TASK REQUIREMENTS: Return each of the items below word for word, with no changes.

## START DATA FOR THIS EXERCISE

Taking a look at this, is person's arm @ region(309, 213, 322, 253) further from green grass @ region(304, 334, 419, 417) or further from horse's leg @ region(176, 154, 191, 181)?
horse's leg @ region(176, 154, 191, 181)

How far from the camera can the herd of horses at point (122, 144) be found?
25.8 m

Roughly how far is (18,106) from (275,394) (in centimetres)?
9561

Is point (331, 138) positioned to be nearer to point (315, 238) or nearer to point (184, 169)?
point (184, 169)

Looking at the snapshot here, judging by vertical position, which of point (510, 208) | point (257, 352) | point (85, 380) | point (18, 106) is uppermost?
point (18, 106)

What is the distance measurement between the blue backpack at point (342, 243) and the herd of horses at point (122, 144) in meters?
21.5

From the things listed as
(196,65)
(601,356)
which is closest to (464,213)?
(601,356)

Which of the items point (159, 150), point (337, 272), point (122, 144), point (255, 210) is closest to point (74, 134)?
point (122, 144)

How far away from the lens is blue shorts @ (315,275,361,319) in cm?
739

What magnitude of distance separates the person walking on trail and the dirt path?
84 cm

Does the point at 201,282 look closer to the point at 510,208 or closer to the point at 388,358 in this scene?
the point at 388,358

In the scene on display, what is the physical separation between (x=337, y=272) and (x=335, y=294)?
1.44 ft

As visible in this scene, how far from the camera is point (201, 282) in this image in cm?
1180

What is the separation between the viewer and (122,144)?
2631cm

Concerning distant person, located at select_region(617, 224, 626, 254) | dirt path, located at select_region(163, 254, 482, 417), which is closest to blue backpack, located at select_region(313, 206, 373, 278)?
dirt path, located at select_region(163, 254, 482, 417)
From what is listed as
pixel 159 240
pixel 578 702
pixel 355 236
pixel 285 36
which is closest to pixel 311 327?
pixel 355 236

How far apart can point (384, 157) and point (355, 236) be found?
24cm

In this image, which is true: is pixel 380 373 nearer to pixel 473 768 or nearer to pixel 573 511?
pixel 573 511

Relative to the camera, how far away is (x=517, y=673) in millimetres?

## END DATA FOR THIS EXERCISE

TASK SOLUTION:
Taking a look at this, is person's arm @ region(309, 213, 322, 253) further from green grass @ region(304, 334, 419, 417) or further from horse's leg @ region(176, 154, 191, 181)?
horse's leg @ region(176, 154, 191, 181)

How far from the camera can the herd of horses at point (122, 144) be found?
25.8 m

Roughly how far is (18,106) from (275,394) (in centimetres)?
9561

Is point (331, 138) positioned to be nearer to point (315, 238) or nearer to point (184, 169)?
point (184, 169)

Looking at the snapshot here, judging by vertical position, which of point (510, 208) | point (257, 352) | point (85, 380) | point (18, 106) is uppermost?
point (18, 106)

What is the distance measurement between the blue backpack at point (342, 243) and the herd of horses at point (122, 144) in meters?
21.5

From the things listed as
(196,65)
(601,356)
which is closest to (464,213)?
(601,356)

Which of the items point (159, 150), point (337, 272), point (122, 144), point (255, 210) is closest to point (74, 134)?
point (122, 144)

How far away from the lens is blue shorts @ (315,275,361,319) in cm?
739

What magnitude of distance separates the person walking on trail and the dirt path?
84 cm

Does the point at 201,282 look closer to the point at 510,208 or closer to the point at 388,358 in this scene?
the point at 388,358

In the scene on display, what is the physical separation between (x=337, y=272) and (x=335, y=294)?
1.44 ft

As visible in this scene, how far from the camera is point (201, 282) in this image in cm?
1180

What is the separation between the viewer and (122,144)?
2631cm

Concerning distant person, located at select_region(617, 224, 626, 254) | dirt path, located at select_region(163, 254, 482, 417), which is closest to blue backpack, located at select_region(313, 206, 373, 278)?
dirt path, located at select_region(163, 254, 482, 417)
From what is listed as
pixel 159 240
pixel 578 702
pixel 355 236
pixel 285 36
which is closest to pixel 311 327?
pixel 355 236

How far apart can point (384, 157) and point (355, 236) be found?
24cm

In this image, which is true: is pixel 380 373 nearer to pixel 473 768 or nearer to pixel 573 511?
pixel 573 511

Relative to the camera, how far away is (x=517, y=673) in millimetres?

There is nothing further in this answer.